AJP - Gastrointestinal and Liver Physiology, Vol 245, Issue 3 347-G357, Copyright © 1983 by American Physiological Society
Regulation of cytosolic free Ca2+ concentration in acinar cells of rat pancreas
H. Streb and I. Schulz
Ca2+ uptake into isolated exocrine pancreatic cells with highly permeable
plasma membrane was determined by measuring the decrease in free Ca2+
concentration of the surrounding incubation medium with a Ca2+-specific
electrode. In the presence of Mg-ATP and respiratory substrates the free
Ca2+ concentration of the incubation medium decreased rapidly after
addition of leaky cells until a stable medium free Ca2+ concentration of
4.2 +/- 0.1 X 10(-7) mol/l was obtained. Changes in the medium free Ca2+
concentration at steady state by addition of Ca2+ or EGTA were buffered by
cellular uptake or release, respectively, until the steady-state free Ca2+
concentration was reestablished. When nonmitochondrial Ca2+ uptake was
determined in the presence of a combination of mitochondrial inhibitors
(10(-5) mol/l antimycin, 5 X 10(-6) mol/l oligomycin, and 10(-2) mol/l
azide), the rate of uptake was considerably reduced, while the steady-state
concentration was unaltered. In contrast, mitochondrial uptake that could
be observed in the presence of the ATPase inhibitor vanadate (2 X 10(-3)

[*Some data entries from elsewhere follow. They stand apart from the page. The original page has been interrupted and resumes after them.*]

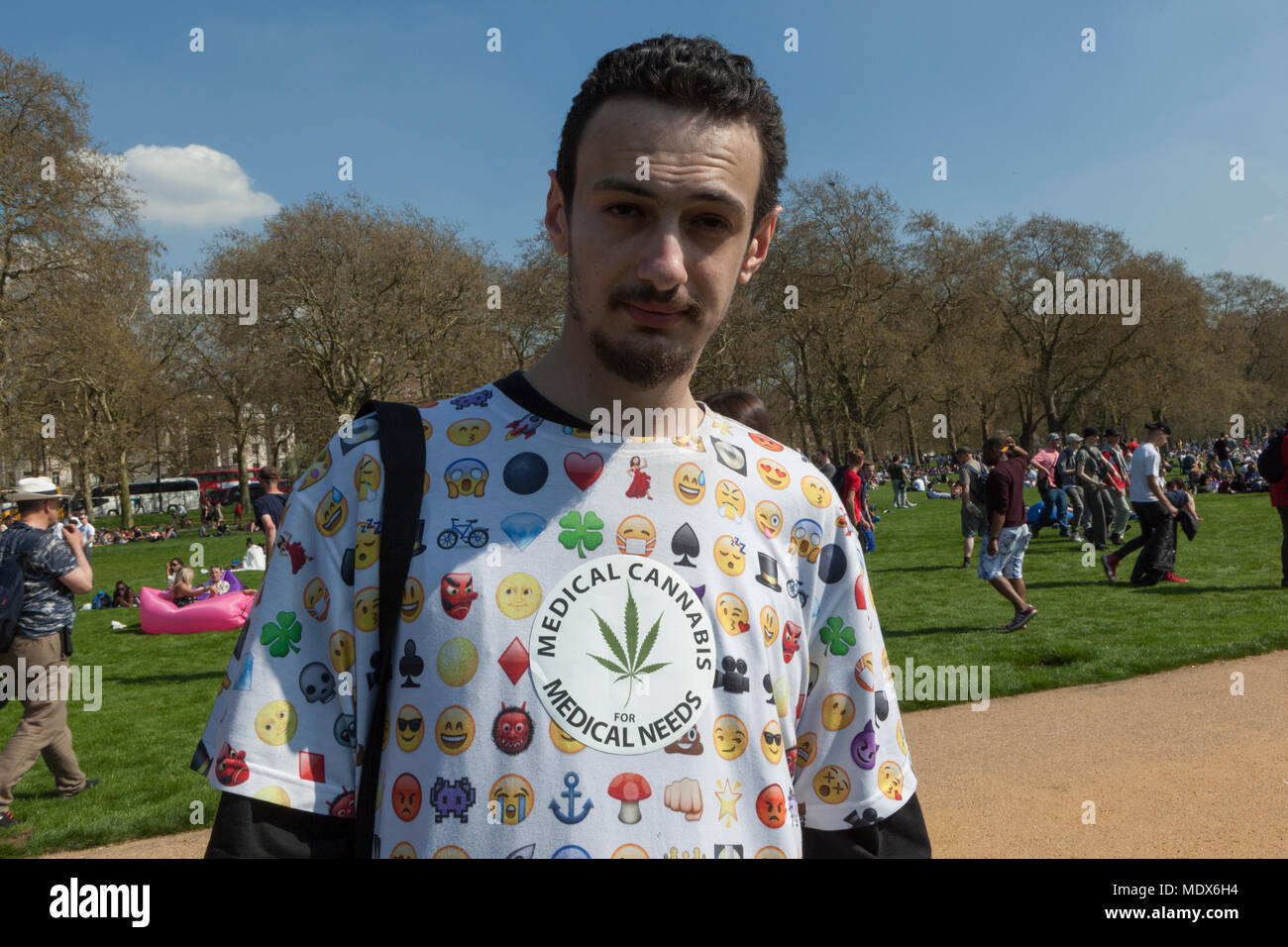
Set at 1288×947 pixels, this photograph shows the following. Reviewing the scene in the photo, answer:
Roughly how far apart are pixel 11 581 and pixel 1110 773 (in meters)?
7.07

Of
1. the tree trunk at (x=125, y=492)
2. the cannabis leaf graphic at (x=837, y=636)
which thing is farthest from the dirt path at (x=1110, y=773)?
the tree trunk at (x=125, y=492)

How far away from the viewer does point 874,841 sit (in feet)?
5.23

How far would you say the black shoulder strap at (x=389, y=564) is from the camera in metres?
1.35

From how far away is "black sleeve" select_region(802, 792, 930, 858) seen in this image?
1.59m

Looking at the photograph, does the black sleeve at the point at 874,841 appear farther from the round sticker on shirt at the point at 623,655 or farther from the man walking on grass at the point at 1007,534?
the man walking on grass at the point at 1007,534

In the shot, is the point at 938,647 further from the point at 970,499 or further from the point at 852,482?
the point at 970,499

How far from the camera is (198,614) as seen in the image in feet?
46.1

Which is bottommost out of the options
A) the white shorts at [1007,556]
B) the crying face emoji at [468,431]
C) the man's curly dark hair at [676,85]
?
the white shorts at [1007,556]

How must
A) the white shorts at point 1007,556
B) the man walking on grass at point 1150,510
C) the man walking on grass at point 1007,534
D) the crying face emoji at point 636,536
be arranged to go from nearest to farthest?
the crying face emoji at point 636,536 < the man walking on grass at point 1007,534 < the white shorts at point 1007,556 < the man walking on grass at point 1150,510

mol/l) proceeded at the same rate as the control, but the minimal medium
free Ca2+ concentration reached was 2.4 +/- 0.1 X 10(-7) mol/l higher than
the control. Addition of secretagogues at steady-state free Ca2+
concentration resulted in a Ca2+ release of 0.73 +/- 0.08 nmol/mg protein.
The increase in medium free Ca2+ concentration was entirely transient and
followed by reuptake to the prestimulation level. The data indicate that a
cytosolic free Ca2+ concentration of 4 X 10(-7) mol/l can be regulated in
pancreatic acinar cells by a nonmitochondrial Mg2+-dependent Ca2+ pool.